Rename "turquoise blue wing patch" to "blue wing patch" throughout all of the records below, and reproduce them with nothing else altered.

----- DATA PROVIDED

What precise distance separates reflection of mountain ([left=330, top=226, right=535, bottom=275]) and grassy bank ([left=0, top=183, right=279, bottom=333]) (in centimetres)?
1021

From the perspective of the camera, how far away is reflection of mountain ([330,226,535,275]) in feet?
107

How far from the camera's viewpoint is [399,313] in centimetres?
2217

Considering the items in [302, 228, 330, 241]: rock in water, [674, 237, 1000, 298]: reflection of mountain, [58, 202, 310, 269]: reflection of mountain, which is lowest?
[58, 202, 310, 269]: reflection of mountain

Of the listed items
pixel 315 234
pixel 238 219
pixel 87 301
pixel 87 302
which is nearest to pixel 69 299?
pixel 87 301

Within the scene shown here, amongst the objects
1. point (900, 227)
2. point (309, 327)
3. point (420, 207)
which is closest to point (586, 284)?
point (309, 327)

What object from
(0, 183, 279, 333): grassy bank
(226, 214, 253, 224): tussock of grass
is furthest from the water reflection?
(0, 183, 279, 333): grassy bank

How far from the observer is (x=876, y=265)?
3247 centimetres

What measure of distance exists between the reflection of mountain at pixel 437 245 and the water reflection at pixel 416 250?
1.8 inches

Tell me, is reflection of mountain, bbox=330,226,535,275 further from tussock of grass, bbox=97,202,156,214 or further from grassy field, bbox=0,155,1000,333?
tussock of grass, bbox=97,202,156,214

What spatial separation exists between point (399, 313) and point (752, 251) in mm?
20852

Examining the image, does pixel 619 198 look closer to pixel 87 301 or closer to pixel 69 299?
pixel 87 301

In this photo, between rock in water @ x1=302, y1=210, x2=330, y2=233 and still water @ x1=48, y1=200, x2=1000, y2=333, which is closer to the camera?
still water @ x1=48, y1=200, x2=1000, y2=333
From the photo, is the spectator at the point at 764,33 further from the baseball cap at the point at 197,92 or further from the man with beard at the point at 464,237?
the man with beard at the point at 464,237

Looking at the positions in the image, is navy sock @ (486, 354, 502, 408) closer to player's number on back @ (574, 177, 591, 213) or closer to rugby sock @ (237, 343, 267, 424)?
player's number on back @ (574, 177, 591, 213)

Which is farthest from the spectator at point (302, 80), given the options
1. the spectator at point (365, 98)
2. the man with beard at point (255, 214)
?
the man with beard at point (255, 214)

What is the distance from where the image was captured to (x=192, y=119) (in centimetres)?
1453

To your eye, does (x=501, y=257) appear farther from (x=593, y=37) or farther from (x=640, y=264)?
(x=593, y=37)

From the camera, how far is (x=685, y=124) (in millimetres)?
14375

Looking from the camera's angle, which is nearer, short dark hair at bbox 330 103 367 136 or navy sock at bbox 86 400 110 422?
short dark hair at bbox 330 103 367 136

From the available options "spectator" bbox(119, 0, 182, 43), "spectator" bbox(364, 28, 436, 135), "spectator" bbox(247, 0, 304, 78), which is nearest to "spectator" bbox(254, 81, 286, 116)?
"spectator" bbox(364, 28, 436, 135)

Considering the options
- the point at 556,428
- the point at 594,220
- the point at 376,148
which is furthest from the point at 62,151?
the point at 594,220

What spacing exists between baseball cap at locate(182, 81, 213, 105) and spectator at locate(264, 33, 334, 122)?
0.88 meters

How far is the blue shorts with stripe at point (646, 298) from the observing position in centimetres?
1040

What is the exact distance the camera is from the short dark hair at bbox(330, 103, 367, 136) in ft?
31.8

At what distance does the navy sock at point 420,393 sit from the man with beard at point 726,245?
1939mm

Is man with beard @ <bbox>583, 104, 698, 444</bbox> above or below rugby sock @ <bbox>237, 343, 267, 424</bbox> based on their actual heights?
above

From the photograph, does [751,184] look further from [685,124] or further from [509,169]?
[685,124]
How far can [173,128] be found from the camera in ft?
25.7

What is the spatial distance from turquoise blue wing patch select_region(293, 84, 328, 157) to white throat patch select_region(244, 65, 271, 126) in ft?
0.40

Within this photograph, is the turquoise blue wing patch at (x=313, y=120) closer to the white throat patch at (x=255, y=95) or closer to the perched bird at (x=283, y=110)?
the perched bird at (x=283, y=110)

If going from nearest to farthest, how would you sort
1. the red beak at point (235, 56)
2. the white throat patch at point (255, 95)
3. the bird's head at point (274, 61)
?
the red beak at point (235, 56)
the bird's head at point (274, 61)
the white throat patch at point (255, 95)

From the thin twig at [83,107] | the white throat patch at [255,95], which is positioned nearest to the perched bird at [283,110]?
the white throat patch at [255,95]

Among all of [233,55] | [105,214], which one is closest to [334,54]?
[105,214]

----------

ANSWER FOR THIS EXERCISE =
What precise distance separates reflection of mountain ([left=330, top=226, right=535, bottom=275]) and grassy bank ([left=0, top=183, right=279, bottom=333]) (in centimetres)?
1021

From the perspective of the camera, how far away is reflection of mountain ([330,226,535,275]) in feet?
107

How far from the camera's viewpoint is [399,313] in centimetres?
2217

Considering the items in [302, 228, 330, 241]: rock in water, [674, 237, 1000, 298]: reflection of mountain, [58, 202, 310, 269]: reflection of mountain, which is lowest?
[58, 202, 310, 269]: reflection of mountain

Of the listed items
pixel 315 234
pixel 238 219
pixel 87 301
pixel 87 302
which is nearest to pixel 69 299?
pixel 87 301

Within the scene shown here, amongst the objects
1. point (900, 227)
2. point (309, 327)
3. point (420, 207)
which is closest to point (586, 284)?
point (309, 327)

What object from
(0, 183, 279, 333): grassy bank
(226, 214, 253, 224): tussock of grass
is furthest from the water reflection?
(0, 183, 279, 333): grassy bank

How far from the observer is (x=876, y=265)?
3247 centimetres

What measure of distance exists between the reflection of mountain at pixel 437 245 and the water reflection at pixel 416 250?
1.8 inches

Tell me, is reflection of mountain, bbox=330,226,535,275 further from tussock of grass, bbox=97,202,156,214 or further from grassy field, bbox=0,155,1000,333?
tussock of grass, bbox=97,202,156,214

What spatial separation exists between point (399, 313) and point (752, 251) in mm?
20852

Examining the image, does pixel 619 198 look closer to pixel 87 301 or closer to pixel 69 299?
pixel 87 301

In this photo, between rock in water @ x1=302, y1=210, x2=330, y2=233 and still water @ x1=48, y1=200, x2=1000, y2=333, which is closer to the camera?
still water @ x1=48, y1=200, x2=1000, y2=333
From the photo, is the spectator at the point at 764,33 further from the baseball cap at the point at 197,92 or further from the man with beard at the point at 464,237?
the man with beard at the point at 464,237

Looking at the positions in the image, is navy sock @ (486, 354, 502, 408) closer to player's number on back @ (574, 177, 591, 213) or closer to rugby sock @ (237, 343, 267, 424)?
player's number on back @ (574, 177, 591, 213)

Which is farthest from the spectator at point (302, 80), given the options
1. the spectator at point (365, 98)
2. the man with beard at point (255, 214)
?
the man with beard at point (255, 214)

What is the distance from where the image was captured to (x=192, y=119) (in centimetres)?
1453

To your eye, does (x=501, y=257) appear farther from (x=593, y=37) or farther from (x=640, y=264)?
(x=593, y=37)

From the camera, how far is (x=685, y=124) (in millimetres)?
14375

Looking from the camera's angle, which is nearer, short dark hair at bbox 330 103 367 136 or navy sock at bbox 86 400 110 422?
short dark hair at bbox 330 103 367 136

From the available options "spectator" bbox(119, 0, 182, 43), "spectator" bbox(364, 28, 436, 135), "spectator" bbox(247, 0, 304, 78), which is nearest to "spectator" bbox(254, 81, 286, 116)?
"spectator" bbox(364, 28, 436, 135)

Considering the options
- the point at 556,428
- the point at 594,220
- the point at 376,148
which is furthest from the point at 62,151?
the point at 594,220

What spacing exists between baseball cap at locate(182, 81, 213, 105) and spectator at locate(264, 33, 334, 122)?
0.88 meters

How far is the blue shorts with stripe at point (646, 298) from the observing position in centimetres?
1040

What is the exact distance the camera is from the short dark hair at bbox(330, 103, 367, 136) in ft?
31.8

At what distance does the navy sock at point 420,393 sit from the man with beard at point 726,245?
1939mm

Is man with beard @ <bbox>583, 104, 698, 444</bbox> above or below rugby sock @ <bbox>237, 343, 267, 424</bbox> based on their actual heights?
above

From the photograph, does [751,184] look further from [685,124] or further from [509,169]?
[685,124]
How far can [173,128] be found from the camera in ft?
25.7

What is the spatial distance from blue wing patch select_region(293, 84, 328, 157) to white throat patch select_region(244, 65, 271, 126) in ft?
0.40

Within this photograph, is the blue wing patch at (x=313, y=120) closer to the white throat patch at (x=255, y=95) or closer to the perched bird at (x=283, y=110)?
the perched bird at (x=283, y=110)

If going from nearest to farthest, how would you sort
1. the red beak at point (235, 56)
2. the white throat patch at point (255, 95)
3. the bird's head at point (274, 61)
?
the red beak at point (235, 56)
the bird's head at point (274, 61)
the white throat patch at point (255, 95)

From the thin twig at [83,107] | the white throat patch at [255,95], which is positioned nearest to the perched bird at [283,110]?
the white throat patch at [255,95]

Among all of [233,55] | [105,214], which one is closest to [334,54]?
[105,214]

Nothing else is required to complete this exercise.